As one who has spent more than 20 years as a volunteer teacher in prison, I wanted to read Baz Dreisinger's Incarceration Nations: A Journey to Justice in Prisons Around the World. Dr. Dreisinger is an Associate Professor in the English Department of John Jay
College of Criminal Justice, CUNY, and the founder and Academic Director of the Prison-to-College Pipeline program, which helps incarcerated men and women obtain college degrees. Before talking about the book, however, let me lay a little pipe.
We Americans lock people away in prison for four reasons: (1) as punishment for a criminal act; (2) to remove dangerous people from society; (3) to deter others from doing the same thing; (4) as an opportunity to change—to correct—criminal/anti-social behavior. Spelling these out, of course, raises all kinds of questions. How much punishment is appropriate? Is losing one's freedom enough punishment? Does prison—even long mandatory minimum sentences—deter crime? (One student told me that the certainty of being caught deters crime, not a long sentence.) Is it even possible to correct a person's behavior? We call them correctional institutions, but does anyone think they correct anything?
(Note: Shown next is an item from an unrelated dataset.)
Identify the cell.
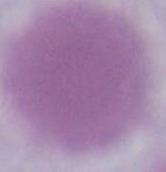

An erythrocyte.

modality = micrograph
magnification = 1000x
With a background as a "white English professor specializing in African-American cultural studies, a Caribbean carnival lover who is also a prison educator and criminal justice activist, a freelance producer for National Public Radio, [and] an agnostic New York Jew," Dreisinger took two years to visit prisons in Rwanda, South Africa, Uganda, Jamaica, Thailand, Brazil, Australia, Singapore, and Norway, comparing and contrasting their prisons and answers to the questions above to America's answers. She visited prisons and met with prisoners, staff and officials, criminal justice advocates, and more.
The result is a number of fascinating snapshots of very different institutions, culture-bound in some ways, American-influenced in others. For example, "Throughout the colonial world . . . prisons served the aims of whites, extorting money by the way of bribes to stay out of prison and obtaining free labor from prisoners for cotton production . . . colonial powers adroitly manufactured reasons to put bodies behind bars." (So that could be reason (5) for locking people away: Obtain cheap labor.)
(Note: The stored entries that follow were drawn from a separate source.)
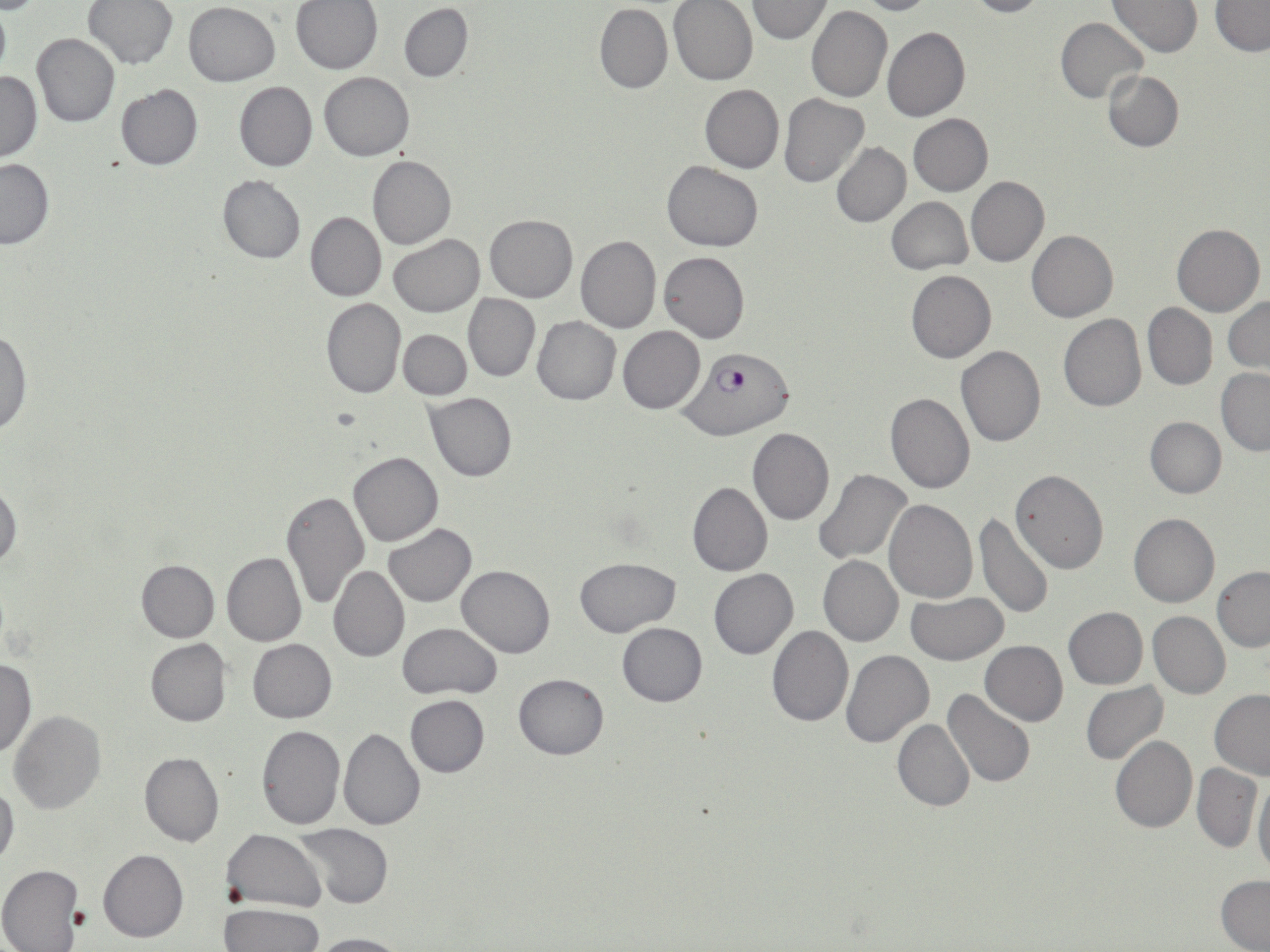

Summary:
  - Coordinate format: approximate bounding boxes as [x1, y1, x2, y2] in pixels
  - Plasmodium falciparum-infected red blood cell locations: [680, 349, 795, 439]
  - Uninfected red blood cell locations: [851, 0, 937, 15], [962, 0, 1050, 18], [84, 1, 177, 70], [291, 1, 384, 74], [669, 1, 759, 85], [745, 1, 833, 42], [1109, 1, 1203, 56], [1211, 1, 1270, 55], [184, 2, 280, 85], [399, 3, 473, 82], [594, 4, 672, 93], [806, 4, 892, 103], [1054, 18, 1148, 104], [883, 26, 970, 122], [32, 33, 120, 127], [0, 70, 42, 161], [1102, 70, 1184, 151], [319, 71, 414, 160], [234, 80, 317, 171], [115, 84, 203, 170], [700, 84, 783, 173], [779, 93, 868, 187], [909, 114, 993, 196], [831, 142, 910, 227], [368, 155, 456, 249], [0, 158, 53, 248], [663, 161, 763, 252], [217, 176, 305, 263], [966, 176, 1049, 266], [887, 196, 972, 274], [305, 212, 385, 302], [486, 214, 577, 303], [1172, 222, 1264, 316], [1026, 230, 1118, 322], [389, 233, 485, 317], [575, 235, 661, 333], [659, 251, 749, 343], [907, 270, 996, 362], [464, 294, 540, 381], [321, 297, 405, 398], [1224, 298, 1270, 372], [1143, 303, 1217, 390], [1058, 313, 1146, 412], [531, 315, 620, 404], [619, 326, 705, 414], [0, 327, 32, 438], [399, 329, 471, 399], [955, 344, 1046, 448], [1216, 369, 1270, 455], [886, 391, 974, 493], [425, 392, 517, 481], [1145, 417, 1226, 498], [749, 428, 834, 525], [348, 451, 444, 546], [814, 469, 913, 564], [1010, 469, 1109, 573], [0, 479, 21, 571], [688, 480, 773, 576], [281, 491, 368, 608], [884, 499, 977, 603], [1128, 513, 1219, 608], [974, 514, 1052, 621], [383, 524, 478, 606], [222, 552, 306, 646], [819, 554, 903, 646], [574, 557, 681, 636], [136, 559, 219, 641], [329, 565, 409, 662], [456, 565, 554, 657], [1212, 566, 1270, 652], [708, 569, 798, 659], [905, 592, 1008, 664], [1064, 607, 1147, 689], [1148, 610, 1229, 699], [397, 622, 502, 699], [617, 623, 708, 706], [766, 624, 854, 728], [145, 638, 231, 726], [247, 639, 335, 723], [980, 640, 1067, 725], [840, 650, 933, 749], [0, 657, 35, 758], [514, 673, 608, 759], [1080, 682, 1168, 766], [943, 688, 1036, 788], [1210, 691, 1270, 780], [406, 695, 490, 776], [8, 712, 106, 816], [892, 719, 973, 812], [256, 723, 346, 831], [337, 728, 425, 830], [1110, 736, 1197, 832], [139, 752, 223, 847], [1191, 763, 1261, 852], [1253, 779, 1270, 881], [0, 780, 19, 870], [291, 823, 393, 908], [222, 829, 326, 911], [98, 848, 188, 942], [0, 865, 85, 951], [1216, 876, 1270, 951], [220, 902, 324, 952], [306, 932, 409, 952]
  - Slide-level diagnosis: Plasmodium falciparum
  - Magnification: 1000x
  - Field of view: single
  - Modality: optical microscopy
  - Image size: 1270×952 pixels
  - Stain: May-Grünwald-Giemsa
  - Preparation: thin blood smear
Perhaps examples of American-influence are drug laws. "Across the globe, draconian drug policy is packing prisons. Drug users and traffickers represent more than half of those in federal prison in the United States and Mexico, a quarter of all those in prison in Spain, and one-fifth entering prison in Japan; in Malaysia they constitute more than half of the nine hundred incarcerated people awaiting execution. And these are mainly small-time users, more than 83 percent of them, worldwide, convicted of possession."
But while much of the news is grim (don't get arrested for drug possession in Singapore), it's not all dire. It turns out that, given the Australian experience, private prisons may not be all bad all the time. Thanks to Thailand's princess, the country's prisons for women are becoming less oppressive. Norway is showing the world its commitment to corrections over punishment. Whether the positive lessons can—or should—be replicated elsewhere remains in my mind an open question.
I thoroughly enjoyed Incarceration Nations for the insights Dreisinger gives into foreign prisons. I would have enjoyed it more with end notes and an index. It does have an extensive bibliography, but, buff that I am, I would like to be able to look up the original studies she cites. Nevertheless, I recommend the book to anyone interested in incarceration here and elsewhere in the world.